Our Thursday walking friends opted for a day with raquettes today: snowshoes. Earlier this year, I’d vowed never to indulge in this particular form of masochism again. So we didn’t.
But the idea of walking near crisp white snow, with views from the clear air of a mountain top across to wooded slopes cloaked in snow, and as-yet uncloaked valley bottoms, appealed. We’d pop up to Mont d’Olmes. That would do the trick. It’s the nearest place round here for winter sports, so maybe we could watch some of the action, and sit down for a bit clutching a strong shot of coffee or a mug of hot chocolate.
That was the theory. We always forget how far away our friendly neighbourhood mountain really is. Once you turn off the main drag to follow the road that goes only to Mont d’Olmes, you still have 8 miles of climbing to do. Soon the sides of the road were boundaried by walls of snow, while the rocky mountain sides to which the road clings were home to packs of giant icicles and glassy pillars of ice, and still we drove on upwards.

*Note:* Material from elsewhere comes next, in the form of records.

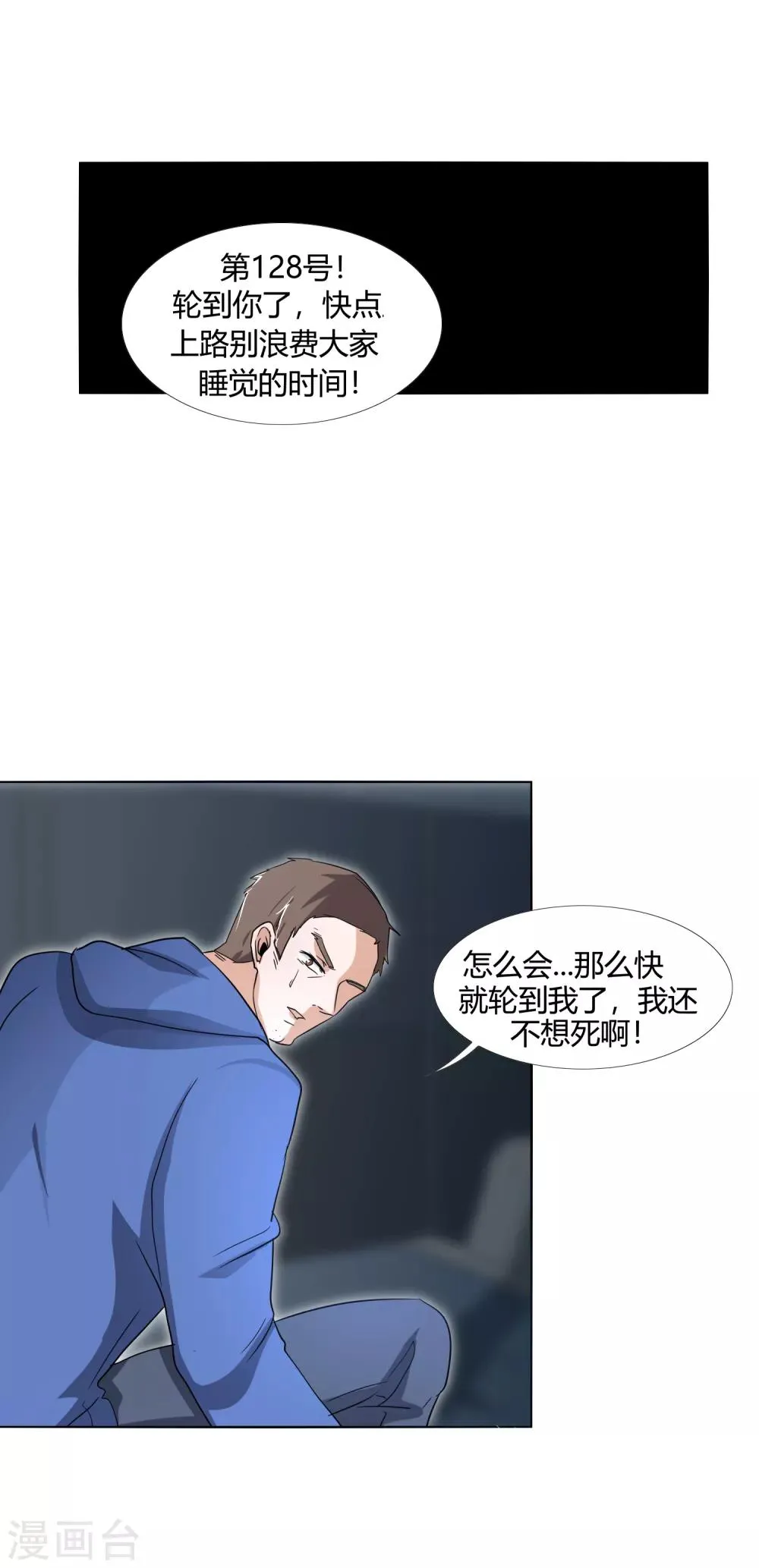 第29话 死亡号码牌 第17页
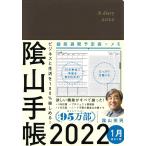 陰山手帳 茶/陰山英男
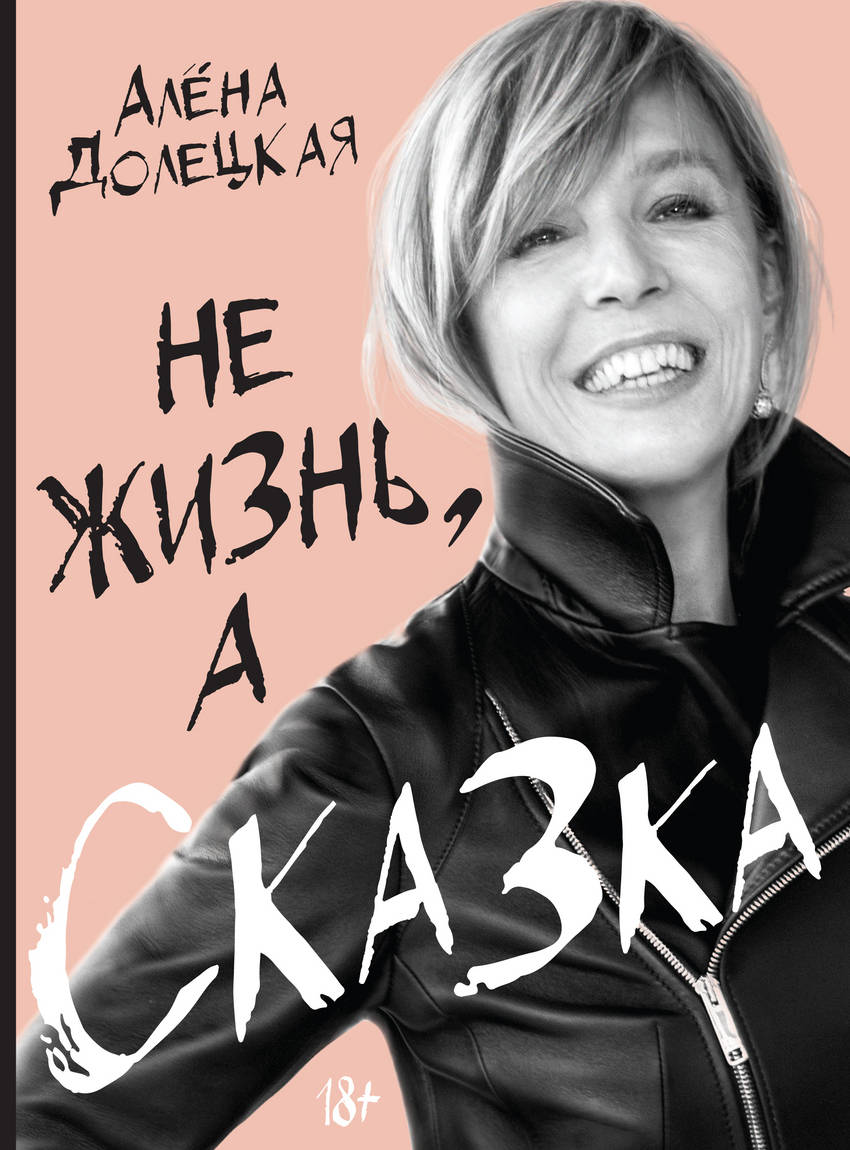 

Не жизнь, а сказка (9785389138322)
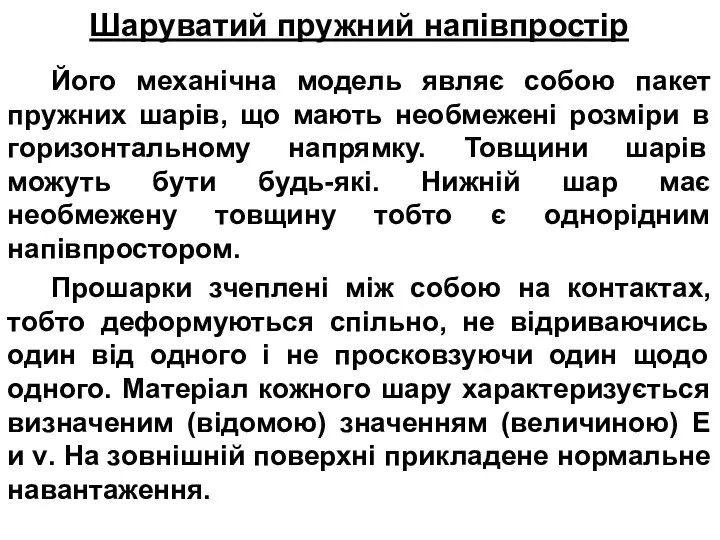 Шаруватий пружний напівпростір Його механічна модель являє собою пакет пружних шарів,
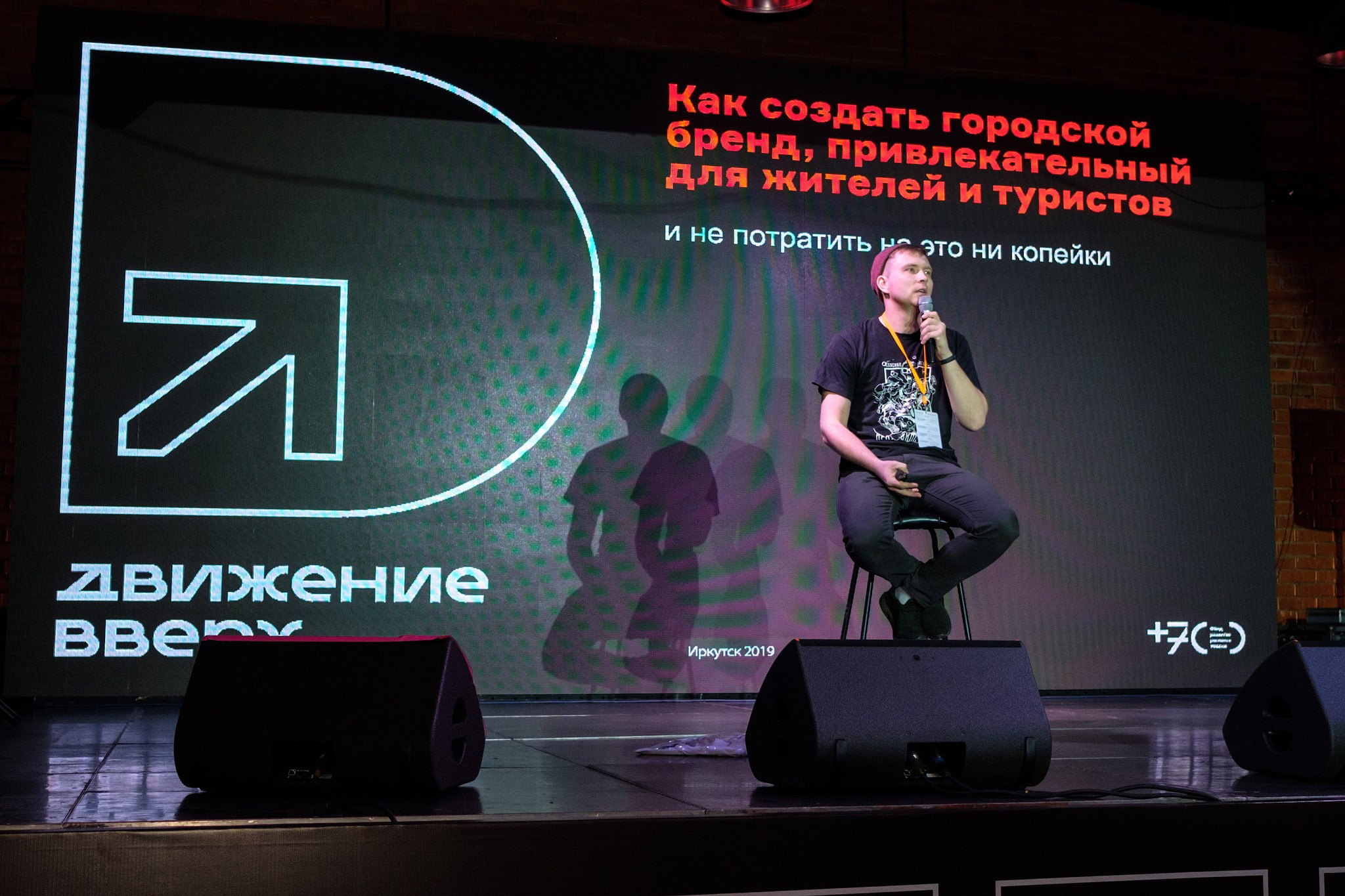Владимир Смирнов | Интерьер Индастриал Репортаж | Иркутск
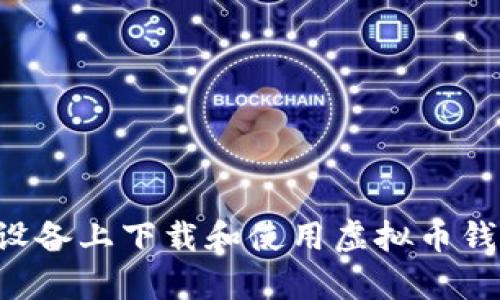 如何在安卓设备上下载和使用虚拟币钱包：全面指南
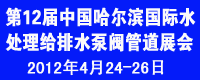 2012第12屆中國國際環境保護水處理給排水設備及泵閥管道展覽會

And then we dumped the car. As discussed, we weren’t equipped with snow shoes, so we chose to finish our climb using the road. We passed the chalets hired out to holiday-makers, all clearly shut up, the stairways to their doors still buried deep in the snow. The only people we saw were tradesman in the area to do running repairs or make improvements for the hardly-started season.
And then there we were. Mont d’Olmes The Resort. Like most ski stations that aren’t really up and running, it was just a bit depressing. It’s focussed on a few shops and a hotel that look exactly like a suburban ’60’s shopping centre. And nothing was open: not even a single bar. A few snow buggies were zipping around, their drivers busy with routine cleaning and maintenance. The slopes themselves were scoured with the tracks left by weekend skiers. There even were a couple of skiers. But they had to manage without benefit of ski-lifts or any of the other infrastructure that would have made their day out less labour intensive.
Great views though. White sparkling mountain sides above, more sparsely covered rocky crags below, and a shockingly blue sky. And we had the place almost to ourselves. It’ll be a different story at the weekend. The car parks will be full, the bars, shops and restaurants busy, and above all the slopes will be crowded with hundreds of locals enjoying their very own neighbourhood winter playground. Unlike us, they’ll be joining traffic jams on the way both up and down the mountains. We got what we needed. A decent walk in the sharp cold air, some deep-and-crisp-and-uneven snow, snowy peaks outlined against a clear sky, and a bit of peace.